While it is true that in drainage proceedings the issue as to amount of damages may be tried by a jury, nevertheless the statute clearly provides that the proceedings shall be and are equitable in their nature. It is therefore clear that under the terms of the drainage statute no writ of error will lie to* review any order or judgment entered thereunder. It is familiar law that as to purely statutory proceedings, unless provided for by statute a writ of error does not lie, especially where the right to appeal is specifically given by the statute itself. In such case that remedy is exclusive. The attorney for petitioners calls our attention to the case of Drummer Creek Drainage Dist. v. Roth, 244 Ill. 68, 91 N. E. 63, in which he says the supreme court of Illinois held that a writ of error lay in a drainage proceeding.

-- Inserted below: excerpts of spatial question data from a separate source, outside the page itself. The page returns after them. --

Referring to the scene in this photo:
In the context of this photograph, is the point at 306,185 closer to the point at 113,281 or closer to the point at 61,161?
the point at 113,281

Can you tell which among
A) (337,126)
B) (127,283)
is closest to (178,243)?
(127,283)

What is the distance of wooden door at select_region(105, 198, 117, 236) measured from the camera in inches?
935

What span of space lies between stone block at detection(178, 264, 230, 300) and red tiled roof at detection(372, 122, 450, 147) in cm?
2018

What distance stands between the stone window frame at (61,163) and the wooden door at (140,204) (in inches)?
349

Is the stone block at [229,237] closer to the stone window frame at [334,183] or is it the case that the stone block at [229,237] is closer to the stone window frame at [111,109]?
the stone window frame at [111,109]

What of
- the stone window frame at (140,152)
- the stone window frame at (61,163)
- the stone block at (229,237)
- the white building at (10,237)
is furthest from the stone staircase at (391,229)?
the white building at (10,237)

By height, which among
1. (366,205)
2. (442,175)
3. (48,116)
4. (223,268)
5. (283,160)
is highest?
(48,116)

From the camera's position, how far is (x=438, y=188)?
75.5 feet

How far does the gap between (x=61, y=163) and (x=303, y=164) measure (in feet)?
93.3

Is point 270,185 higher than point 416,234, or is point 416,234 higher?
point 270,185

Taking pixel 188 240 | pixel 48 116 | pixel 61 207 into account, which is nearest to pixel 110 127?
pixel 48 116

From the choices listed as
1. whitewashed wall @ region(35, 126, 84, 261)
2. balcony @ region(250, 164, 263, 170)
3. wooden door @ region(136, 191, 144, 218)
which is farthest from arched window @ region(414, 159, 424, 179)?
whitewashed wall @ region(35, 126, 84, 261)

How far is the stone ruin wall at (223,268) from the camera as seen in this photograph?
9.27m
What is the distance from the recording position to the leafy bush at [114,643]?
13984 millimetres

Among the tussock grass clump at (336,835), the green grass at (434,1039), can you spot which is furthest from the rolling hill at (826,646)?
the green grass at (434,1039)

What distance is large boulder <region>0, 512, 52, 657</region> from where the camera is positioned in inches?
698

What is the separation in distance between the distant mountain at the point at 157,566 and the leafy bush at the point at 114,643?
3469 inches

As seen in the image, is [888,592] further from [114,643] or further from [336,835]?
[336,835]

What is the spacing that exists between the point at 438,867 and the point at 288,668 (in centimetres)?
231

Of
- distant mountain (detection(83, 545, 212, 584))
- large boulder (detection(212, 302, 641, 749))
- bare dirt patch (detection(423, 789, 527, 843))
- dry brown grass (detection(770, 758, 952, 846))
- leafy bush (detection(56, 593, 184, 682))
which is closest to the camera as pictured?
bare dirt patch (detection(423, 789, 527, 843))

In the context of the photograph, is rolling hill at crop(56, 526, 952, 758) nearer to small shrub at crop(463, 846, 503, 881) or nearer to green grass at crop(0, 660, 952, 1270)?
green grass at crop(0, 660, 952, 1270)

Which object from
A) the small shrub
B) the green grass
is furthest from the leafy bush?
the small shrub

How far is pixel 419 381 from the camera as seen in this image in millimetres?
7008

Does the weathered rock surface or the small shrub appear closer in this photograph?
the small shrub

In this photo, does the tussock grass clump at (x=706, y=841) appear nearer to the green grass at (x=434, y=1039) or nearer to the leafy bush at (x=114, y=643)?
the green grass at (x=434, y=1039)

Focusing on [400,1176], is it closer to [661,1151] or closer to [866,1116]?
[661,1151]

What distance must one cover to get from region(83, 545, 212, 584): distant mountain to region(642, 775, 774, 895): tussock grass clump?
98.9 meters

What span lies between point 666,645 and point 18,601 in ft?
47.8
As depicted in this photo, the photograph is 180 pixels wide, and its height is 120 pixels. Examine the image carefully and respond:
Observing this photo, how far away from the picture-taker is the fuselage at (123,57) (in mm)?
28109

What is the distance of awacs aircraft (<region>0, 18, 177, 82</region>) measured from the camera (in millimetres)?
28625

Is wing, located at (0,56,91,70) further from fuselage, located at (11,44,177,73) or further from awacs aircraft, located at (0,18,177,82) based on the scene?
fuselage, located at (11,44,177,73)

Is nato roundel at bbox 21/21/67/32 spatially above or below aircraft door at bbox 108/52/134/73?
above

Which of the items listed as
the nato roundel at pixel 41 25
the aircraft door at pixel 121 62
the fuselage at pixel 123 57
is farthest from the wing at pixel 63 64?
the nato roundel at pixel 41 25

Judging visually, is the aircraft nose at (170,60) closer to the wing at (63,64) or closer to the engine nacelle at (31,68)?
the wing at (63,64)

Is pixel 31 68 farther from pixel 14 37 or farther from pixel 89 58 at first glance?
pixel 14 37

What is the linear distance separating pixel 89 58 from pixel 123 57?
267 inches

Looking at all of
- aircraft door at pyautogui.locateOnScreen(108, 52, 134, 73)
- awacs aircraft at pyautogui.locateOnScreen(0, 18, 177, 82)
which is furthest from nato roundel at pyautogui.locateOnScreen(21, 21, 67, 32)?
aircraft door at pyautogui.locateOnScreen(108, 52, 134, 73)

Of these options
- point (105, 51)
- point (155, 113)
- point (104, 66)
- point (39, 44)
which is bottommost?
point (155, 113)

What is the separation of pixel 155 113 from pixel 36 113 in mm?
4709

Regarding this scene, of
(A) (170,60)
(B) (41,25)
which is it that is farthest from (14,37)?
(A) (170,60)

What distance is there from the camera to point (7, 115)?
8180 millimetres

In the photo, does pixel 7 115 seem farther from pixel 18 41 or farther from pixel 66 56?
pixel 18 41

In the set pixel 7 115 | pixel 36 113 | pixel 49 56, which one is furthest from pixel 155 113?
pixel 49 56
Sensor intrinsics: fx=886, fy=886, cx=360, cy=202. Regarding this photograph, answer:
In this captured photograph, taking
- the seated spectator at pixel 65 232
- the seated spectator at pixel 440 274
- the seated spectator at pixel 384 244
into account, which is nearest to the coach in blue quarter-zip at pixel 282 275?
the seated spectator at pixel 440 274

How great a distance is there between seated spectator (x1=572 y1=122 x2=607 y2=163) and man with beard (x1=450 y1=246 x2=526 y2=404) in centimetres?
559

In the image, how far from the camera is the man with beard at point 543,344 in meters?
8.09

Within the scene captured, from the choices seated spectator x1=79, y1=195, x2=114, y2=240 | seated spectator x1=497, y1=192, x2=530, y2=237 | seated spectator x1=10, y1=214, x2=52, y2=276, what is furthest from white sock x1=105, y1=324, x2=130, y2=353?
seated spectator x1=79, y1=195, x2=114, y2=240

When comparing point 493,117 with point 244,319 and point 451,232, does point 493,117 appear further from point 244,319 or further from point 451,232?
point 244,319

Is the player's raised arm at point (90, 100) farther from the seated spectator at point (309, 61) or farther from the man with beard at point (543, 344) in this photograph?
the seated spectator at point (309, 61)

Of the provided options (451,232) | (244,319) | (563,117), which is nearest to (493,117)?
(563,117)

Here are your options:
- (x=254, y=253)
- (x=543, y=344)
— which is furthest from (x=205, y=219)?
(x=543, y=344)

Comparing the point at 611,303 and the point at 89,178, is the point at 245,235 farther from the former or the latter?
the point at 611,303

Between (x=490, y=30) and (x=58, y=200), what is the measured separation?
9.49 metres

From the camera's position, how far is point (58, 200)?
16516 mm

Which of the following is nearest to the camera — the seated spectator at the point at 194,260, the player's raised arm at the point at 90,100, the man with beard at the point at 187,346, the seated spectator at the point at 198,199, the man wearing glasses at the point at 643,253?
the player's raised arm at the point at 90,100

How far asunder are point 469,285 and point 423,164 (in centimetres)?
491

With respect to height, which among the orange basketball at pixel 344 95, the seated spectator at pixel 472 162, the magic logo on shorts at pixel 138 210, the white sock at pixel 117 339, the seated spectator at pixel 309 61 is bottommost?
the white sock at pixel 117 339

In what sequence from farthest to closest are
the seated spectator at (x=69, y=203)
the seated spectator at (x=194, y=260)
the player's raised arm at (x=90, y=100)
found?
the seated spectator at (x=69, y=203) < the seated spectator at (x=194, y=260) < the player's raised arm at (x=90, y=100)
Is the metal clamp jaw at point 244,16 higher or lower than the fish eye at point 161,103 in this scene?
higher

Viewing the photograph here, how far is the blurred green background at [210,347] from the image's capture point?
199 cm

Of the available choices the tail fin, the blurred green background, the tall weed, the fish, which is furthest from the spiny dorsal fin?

Upon an examination of that case it will be found that sec. 16 of the amended act under which the writ of error was sued out provided, among other things, that the order organizing the district “shall be final, and separate or joint appeals and writs of error may be taken to the supreme court by the parties affected thereby.” It will thus be seen that the Illinois drainage act specifically provided for writs' of error. The case of Aldridge v. Matthews, 257 Ill. 202, 100 N. E. 536, is also relied upon as authorizing a writ of error to be sued out in drainage proceedings. The official report shows that that case came up on appeal from the circuit court and *561not upon a writ of error. But even had it come to the appellate court on a writ of error it would have been under and by virtue of the drainage act of Illinois. The case of Dryden v. Swinburn, 15 W. Va. 234, relied upon as sustaining the proposition that a writ of error will lie to review purely statutory proceedings, is not in point because the statute of West Virginia provided that any person who deems himself aggrieved by any order or judgment of the county court in a proceeding such as the one there in question, namely, an election contest, could have a writ of error to test the validity of the judgment.

By the Court. — The petition for a writ of 'mandamus is denied, and the motion of the remonstrants to dismiss the proceeding is granted, with costs.